Karl-Olov Arnstberg is a Swedish writer, ethnologist, and retired university professor. His essays are posted at his blog, Invandring och mörkläggning. Below is today’s installment of his “Sunday Chronicle”. Many thanks to our Swedish correspondent LN for the translation:
Sunday chronicle: Liberal hegemony
by Karl-Olov Arnstberg
At the international level, the liberal order is characterised by economic openness, i.e. low barriers to trade and investment, relations between states being regulated by laws and institutions such as the United Nations, the World Trade Organisation (WTO) and multilateral alliances such as NATO.
At the national level, the liberal order is synonymous with:
- Democratically elected leaders
- The rule of law
- Market economy
- Religious and social tolerance
- Human rights
Proponents of a liberal world order do not believe that this dream society arises spontaneously or automatically sustains itself. On the contrary, they believe that the liberal order requires active leadership. They also agree the United States, as the only superpower, is uniquely qualified to take the lead. Because it faces no threats in the Western Hemisphere and is shielded from the rest of the world by two vast oceans, it can intervene in distant countries without jeopardising its own survival. The two fundamental beliefs of liberal hegemony:
- The United States must remain far more powerful than any other country.
- It should use its superior military power to defend, spread and deepen liberal values around the world.
In the 1990s, after the collapse of the Soviet Union, history seemed to be moving in the US direction and it was considered easy to spread the American version of liberalism. The victory in the Cold War, the so-called Velvet Revolutions in Eastern Europe and a wave of democratic transitions in Latin America convinced many that liberal democracy was the only logical end point for modern or even postmodern societies.
US Secretary of State Madeleine Albright called the United States ‘the indispensable nation that sees beyond what others do.’ The Washington Post hailed US foreign policy as ‘the landmine that protects civilisation from barbarism.’ Only so-called rogue states, led by dictators and international troublemakers, opposed the exercise of US power, but they were comparatively weak and politically isolated. In any case, they were assumed to be heading for the dustbin of history.
The political scientist Francis Fukuyama captured the zeitgeist perfectly when he argued that the great ideological battles of the past were now behind us and that humanity had reached the end of history. In the future, he said, there would be no struggle or conflict over major issues and consequently no need for generals or statesmen. Fukuyama warned that boredom could be the greatest danger of the future.
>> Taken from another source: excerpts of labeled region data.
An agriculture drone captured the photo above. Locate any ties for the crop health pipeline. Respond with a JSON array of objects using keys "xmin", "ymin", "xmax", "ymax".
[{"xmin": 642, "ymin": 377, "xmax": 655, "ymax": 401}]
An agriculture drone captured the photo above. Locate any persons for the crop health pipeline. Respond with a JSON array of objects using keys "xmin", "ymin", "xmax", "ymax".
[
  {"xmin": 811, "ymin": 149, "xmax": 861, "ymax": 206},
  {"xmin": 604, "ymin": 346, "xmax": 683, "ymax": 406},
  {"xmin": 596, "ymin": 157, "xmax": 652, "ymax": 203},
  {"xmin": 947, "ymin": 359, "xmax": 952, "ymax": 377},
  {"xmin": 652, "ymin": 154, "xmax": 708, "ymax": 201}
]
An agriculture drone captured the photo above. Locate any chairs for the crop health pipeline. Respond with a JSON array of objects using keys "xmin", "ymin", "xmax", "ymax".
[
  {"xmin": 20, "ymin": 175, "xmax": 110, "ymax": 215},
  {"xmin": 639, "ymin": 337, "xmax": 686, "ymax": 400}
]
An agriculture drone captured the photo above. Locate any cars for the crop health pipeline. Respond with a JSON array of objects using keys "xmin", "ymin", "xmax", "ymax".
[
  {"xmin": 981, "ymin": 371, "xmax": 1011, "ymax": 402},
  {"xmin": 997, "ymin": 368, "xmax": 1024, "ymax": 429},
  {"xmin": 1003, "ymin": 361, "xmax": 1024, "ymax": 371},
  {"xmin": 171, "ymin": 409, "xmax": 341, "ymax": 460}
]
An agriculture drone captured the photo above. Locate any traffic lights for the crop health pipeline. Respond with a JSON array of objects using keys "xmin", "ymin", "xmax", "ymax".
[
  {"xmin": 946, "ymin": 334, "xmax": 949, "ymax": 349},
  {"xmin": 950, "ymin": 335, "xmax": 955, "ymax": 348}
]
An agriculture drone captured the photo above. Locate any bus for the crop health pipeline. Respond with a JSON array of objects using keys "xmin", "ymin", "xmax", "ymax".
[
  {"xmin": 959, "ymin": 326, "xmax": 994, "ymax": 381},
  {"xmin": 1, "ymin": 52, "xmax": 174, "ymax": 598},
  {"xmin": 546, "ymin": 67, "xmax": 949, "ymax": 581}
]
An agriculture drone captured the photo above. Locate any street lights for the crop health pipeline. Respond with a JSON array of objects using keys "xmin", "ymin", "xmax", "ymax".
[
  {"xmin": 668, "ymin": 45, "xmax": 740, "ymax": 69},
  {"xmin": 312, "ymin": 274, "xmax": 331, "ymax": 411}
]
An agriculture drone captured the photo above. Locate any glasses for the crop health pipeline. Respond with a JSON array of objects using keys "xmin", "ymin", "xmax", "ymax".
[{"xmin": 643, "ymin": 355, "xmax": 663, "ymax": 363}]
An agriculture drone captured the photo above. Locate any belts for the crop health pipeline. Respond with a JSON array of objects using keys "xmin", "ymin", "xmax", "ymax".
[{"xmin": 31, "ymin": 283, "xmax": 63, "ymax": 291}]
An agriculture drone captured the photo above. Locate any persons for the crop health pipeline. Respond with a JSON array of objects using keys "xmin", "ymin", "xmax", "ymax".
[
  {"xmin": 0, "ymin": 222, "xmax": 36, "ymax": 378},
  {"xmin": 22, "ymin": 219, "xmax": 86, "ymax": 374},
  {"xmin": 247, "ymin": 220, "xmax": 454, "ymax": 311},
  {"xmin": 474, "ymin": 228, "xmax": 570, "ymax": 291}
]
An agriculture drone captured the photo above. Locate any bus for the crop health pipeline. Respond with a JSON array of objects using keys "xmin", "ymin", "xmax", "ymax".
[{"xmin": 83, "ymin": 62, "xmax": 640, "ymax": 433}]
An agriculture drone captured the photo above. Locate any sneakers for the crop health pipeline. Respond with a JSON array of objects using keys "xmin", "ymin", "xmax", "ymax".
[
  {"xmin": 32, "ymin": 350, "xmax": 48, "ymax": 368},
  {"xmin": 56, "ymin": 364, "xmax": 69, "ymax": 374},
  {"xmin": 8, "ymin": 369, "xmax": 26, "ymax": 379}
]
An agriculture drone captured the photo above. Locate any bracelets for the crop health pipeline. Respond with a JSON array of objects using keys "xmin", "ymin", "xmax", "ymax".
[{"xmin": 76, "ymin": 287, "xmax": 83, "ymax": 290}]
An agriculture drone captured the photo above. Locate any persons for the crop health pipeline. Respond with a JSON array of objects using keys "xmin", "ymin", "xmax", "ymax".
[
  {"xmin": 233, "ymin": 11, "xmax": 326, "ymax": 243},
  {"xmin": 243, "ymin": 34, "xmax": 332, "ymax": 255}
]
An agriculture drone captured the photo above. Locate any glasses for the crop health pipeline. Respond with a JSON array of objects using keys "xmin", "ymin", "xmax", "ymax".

The enlargement and deepening of the EU in 1992, and the introduction of the euro as the single currency, fitted into this optimistic narrative. The EU was further proof that democracy, and the gradual development of international institutions, could bring lasting peace between countries that had previously fought bloody wars with each other. Overall, the future seemed bright not only for the United States but also for much of the world. Liberal values were on the rise and seemed to be inexorably pulling the world in the direction American leaders wanted it to go.